> [WHAT YOU WILL DO] Continue the comment thread on being childfree by choice from its last comment, keeping the commenters' casual tone.

> [PAGE EXCERPT]
----
I love, love, love my dog, and the dozens I've fostered, but if it meant bringing more of them into the world, I'd give up this pleasure without a second thought.

So the whole "substitute" idea makes no sense to me. Not to be a jerk, but I AM doing this for selfless reasons. Everytime I turn around I'm faced with more homeless animals who need help.

I suppose if I peeked into the unwanted child world, I'd soon be taking one home with me. For now, I know I'm filling a desperate need. Even if it never extends to kids, I feel like I did something worthwhile with my home, money, time, and love.

Tricia said...

We have a dog and two cats and that truly is "enough." I've been married a year and we are just starting to come out as "childfree by choice." I am really struggling with people's reactions - the assumptions, the looks of surprise, etc, etc. I think this web site is going to be a lifesaver for me!

MCH said...

@Survivor #1 WOW, that comment would have enraged me!
----
> [RECORDS]
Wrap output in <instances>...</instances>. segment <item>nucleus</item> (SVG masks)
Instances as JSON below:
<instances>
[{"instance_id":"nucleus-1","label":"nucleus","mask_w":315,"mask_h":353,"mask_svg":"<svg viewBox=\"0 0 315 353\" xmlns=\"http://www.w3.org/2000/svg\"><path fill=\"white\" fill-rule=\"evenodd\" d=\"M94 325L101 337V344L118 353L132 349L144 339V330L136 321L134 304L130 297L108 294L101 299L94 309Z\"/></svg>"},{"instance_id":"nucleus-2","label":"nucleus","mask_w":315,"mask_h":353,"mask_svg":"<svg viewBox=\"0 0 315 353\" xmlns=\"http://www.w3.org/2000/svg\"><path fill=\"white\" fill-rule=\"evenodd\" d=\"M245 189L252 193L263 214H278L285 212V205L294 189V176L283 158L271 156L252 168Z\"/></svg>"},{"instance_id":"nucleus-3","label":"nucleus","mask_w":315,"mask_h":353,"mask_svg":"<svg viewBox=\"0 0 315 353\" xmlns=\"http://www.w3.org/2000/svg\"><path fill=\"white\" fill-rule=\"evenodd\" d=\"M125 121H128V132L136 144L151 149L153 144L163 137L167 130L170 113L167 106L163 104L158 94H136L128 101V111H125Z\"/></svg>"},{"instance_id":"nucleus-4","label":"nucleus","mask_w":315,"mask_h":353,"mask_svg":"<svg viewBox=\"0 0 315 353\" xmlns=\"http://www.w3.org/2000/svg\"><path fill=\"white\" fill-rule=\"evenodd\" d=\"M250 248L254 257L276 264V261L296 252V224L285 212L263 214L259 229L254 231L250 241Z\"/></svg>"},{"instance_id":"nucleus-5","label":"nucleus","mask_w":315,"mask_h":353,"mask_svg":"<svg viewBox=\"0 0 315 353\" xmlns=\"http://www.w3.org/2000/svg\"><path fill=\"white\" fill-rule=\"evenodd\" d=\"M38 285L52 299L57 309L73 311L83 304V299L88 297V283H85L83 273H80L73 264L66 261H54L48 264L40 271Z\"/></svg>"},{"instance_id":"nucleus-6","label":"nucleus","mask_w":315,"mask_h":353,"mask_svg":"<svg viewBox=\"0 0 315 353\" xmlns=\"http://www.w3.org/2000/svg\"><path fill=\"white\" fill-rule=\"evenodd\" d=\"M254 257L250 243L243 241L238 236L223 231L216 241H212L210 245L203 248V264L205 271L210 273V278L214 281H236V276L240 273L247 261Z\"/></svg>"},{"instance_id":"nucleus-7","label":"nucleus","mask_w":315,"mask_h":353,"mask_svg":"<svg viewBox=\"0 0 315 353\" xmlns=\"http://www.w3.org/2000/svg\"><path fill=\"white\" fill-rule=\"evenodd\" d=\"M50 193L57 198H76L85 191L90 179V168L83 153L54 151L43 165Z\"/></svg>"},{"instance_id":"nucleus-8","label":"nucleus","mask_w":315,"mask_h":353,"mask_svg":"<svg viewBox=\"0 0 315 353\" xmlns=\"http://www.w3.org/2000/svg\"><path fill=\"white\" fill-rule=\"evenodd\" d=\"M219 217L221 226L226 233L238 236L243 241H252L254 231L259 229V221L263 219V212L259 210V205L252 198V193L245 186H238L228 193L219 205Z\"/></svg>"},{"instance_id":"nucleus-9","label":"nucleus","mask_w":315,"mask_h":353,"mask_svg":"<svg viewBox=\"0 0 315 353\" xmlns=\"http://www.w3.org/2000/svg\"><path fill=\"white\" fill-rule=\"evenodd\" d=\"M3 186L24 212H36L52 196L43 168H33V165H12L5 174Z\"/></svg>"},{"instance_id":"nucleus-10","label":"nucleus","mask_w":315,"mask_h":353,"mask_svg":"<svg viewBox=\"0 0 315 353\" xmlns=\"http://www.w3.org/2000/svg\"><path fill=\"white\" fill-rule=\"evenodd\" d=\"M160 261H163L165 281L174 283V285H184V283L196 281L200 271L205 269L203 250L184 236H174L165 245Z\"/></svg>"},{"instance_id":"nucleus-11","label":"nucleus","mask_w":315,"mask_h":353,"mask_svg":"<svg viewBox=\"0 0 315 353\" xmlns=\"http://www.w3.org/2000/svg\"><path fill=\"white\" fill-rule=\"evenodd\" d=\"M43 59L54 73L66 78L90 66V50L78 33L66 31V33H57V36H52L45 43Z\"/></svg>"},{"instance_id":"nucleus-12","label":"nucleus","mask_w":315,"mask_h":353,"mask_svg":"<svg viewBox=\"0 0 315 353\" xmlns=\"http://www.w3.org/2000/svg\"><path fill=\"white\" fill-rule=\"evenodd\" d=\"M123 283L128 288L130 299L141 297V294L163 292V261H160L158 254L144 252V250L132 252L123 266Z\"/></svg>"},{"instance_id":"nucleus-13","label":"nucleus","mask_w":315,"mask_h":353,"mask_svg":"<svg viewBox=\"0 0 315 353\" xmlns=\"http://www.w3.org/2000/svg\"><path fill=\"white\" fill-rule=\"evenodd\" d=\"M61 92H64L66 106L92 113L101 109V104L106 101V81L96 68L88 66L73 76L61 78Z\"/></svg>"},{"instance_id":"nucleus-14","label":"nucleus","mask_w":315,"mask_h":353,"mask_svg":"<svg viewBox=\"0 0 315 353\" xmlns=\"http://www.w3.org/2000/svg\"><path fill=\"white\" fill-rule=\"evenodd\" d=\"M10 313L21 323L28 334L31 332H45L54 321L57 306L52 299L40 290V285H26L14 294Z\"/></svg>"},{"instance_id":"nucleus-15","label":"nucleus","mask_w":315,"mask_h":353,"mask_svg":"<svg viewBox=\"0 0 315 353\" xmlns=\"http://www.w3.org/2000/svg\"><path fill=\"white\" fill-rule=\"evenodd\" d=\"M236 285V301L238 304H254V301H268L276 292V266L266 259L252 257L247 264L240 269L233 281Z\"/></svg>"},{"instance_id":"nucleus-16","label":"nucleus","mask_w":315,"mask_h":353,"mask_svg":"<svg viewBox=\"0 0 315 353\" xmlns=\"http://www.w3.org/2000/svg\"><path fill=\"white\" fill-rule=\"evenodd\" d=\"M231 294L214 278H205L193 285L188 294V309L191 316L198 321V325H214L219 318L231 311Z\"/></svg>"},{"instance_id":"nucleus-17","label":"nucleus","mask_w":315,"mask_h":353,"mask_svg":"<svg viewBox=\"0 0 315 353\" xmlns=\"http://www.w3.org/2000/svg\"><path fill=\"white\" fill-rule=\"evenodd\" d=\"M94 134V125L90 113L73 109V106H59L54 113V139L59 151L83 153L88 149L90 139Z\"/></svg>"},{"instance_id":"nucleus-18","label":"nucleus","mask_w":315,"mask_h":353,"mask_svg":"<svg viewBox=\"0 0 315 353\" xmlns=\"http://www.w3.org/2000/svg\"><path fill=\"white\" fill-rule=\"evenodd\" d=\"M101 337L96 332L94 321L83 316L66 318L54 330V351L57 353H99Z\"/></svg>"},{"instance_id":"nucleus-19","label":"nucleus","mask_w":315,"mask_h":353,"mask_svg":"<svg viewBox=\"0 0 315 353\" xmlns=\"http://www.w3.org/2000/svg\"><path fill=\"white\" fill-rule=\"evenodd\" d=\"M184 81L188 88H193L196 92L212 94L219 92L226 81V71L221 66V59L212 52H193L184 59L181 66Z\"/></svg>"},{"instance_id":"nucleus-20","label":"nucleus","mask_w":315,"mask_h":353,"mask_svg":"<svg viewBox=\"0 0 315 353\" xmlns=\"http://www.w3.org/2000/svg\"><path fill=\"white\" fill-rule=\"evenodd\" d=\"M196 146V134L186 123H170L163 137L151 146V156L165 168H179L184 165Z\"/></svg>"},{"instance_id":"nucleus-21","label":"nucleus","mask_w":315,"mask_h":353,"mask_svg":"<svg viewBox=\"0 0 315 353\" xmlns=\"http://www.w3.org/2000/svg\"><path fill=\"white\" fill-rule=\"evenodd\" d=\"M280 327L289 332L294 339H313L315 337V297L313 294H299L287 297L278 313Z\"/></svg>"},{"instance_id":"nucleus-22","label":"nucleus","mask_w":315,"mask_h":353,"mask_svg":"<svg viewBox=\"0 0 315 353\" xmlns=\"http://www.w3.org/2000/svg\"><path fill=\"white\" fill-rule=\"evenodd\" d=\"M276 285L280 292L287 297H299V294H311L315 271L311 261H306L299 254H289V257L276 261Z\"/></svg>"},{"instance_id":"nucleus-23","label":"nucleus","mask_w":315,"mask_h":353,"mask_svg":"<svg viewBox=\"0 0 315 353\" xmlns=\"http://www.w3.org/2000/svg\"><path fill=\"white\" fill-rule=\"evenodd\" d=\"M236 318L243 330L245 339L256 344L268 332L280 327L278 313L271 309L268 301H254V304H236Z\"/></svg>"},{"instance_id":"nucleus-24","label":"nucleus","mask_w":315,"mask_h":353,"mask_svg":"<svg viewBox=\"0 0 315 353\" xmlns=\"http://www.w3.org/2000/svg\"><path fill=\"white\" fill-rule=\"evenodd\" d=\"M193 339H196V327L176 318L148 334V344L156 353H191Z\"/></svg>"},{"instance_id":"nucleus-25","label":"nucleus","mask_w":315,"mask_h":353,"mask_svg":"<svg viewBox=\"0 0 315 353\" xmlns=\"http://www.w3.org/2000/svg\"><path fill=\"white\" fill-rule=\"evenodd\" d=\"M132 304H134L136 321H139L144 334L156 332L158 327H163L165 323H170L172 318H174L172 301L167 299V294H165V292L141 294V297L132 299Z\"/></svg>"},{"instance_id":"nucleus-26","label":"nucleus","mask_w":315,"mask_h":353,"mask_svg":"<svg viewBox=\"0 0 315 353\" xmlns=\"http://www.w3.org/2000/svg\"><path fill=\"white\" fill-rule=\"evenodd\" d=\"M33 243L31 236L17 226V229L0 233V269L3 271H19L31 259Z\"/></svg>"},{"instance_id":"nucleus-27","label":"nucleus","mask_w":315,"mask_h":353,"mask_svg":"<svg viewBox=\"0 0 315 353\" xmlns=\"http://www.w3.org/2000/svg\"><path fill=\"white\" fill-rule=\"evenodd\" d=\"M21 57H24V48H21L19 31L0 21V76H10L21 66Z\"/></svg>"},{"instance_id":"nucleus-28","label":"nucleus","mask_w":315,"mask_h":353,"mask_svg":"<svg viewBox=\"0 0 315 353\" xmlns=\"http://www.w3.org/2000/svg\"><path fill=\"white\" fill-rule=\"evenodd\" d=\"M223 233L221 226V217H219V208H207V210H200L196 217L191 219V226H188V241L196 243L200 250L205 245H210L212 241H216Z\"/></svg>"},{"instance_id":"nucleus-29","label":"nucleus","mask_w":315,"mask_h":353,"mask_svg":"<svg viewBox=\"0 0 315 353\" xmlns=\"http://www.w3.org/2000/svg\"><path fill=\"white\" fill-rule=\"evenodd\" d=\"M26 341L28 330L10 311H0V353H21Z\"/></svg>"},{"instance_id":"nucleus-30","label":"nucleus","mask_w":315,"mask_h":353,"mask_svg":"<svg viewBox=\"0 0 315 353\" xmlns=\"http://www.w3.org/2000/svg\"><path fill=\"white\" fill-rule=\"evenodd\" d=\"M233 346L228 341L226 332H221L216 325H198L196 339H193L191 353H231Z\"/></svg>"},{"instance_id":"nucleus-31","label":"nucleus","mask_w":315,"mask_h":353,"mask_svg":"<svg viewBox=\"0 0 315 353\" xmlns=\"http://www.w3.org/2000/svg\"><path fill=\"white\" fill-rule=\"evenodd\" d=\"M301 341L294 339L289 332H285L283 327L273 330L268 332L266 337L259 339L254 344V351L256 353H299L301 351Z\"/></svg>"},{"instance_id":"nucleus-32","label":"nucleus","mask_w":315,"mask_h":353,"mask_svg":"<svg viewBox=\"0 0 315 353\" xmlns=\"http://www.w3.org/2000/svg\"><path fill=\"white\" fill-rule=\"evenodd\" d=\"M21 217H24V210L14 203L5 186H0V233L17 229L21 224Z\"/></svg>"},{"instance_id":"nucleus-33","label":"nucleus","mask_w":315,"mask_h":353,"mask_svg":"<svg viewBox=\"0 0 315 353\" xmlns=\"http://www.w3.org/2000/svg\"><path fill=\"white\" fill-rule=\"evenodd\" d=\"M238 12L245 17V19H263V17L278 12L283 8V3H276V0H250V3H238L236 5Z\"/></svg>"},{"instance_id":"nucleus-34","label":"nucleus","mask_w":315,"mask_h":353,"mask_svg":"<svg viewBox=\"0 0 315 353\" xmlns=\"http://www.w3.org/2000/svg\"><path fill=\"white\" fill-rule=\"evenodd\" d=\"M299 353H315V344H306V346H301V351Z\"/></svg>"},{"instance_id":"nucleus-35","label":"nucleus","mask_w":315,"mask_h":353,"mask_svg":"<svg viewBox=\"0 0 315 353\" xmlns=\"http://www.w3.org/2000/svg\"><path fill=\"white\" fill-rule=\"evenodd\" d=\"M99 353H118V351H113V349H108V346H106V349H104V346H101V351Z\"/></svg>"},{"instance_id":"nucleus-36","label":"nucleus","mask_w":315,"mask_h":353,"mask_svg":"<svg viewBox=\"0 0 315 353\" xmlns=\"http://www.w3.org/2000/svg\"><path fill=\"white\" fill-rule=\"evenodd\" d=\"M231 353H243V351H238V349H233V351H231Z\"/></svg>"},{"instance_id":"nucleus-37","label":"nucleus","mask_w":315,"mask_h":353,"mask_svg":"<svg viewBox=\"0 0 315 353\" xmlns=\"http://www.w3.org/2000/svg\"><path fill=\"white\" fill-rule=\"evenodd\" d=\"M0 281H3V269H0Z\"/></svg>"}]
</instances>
----
> [RESPONSE TO THE TASK]
My dogs are definitely my kids. I'm lucky in that my own parents think this is totally acceptable.

Jody said...

Thinking of your dog (or cat, I suppose, but I only have experience as a dog owner) as your child is a recipe for disaster. If you're lucky, your dog will live for 15 years, max. More likely, 10 or 12 years. If I knew with no doubt I would have to say goodbye to my children after only 15 years I would probably have chosen to remain childless. Dogs are dogs. Great companions, worthy of love and care. But they are not your children.

Laura S. Scott said...

Jody,
Yes dogs are different than kids, and isn't that a good thing!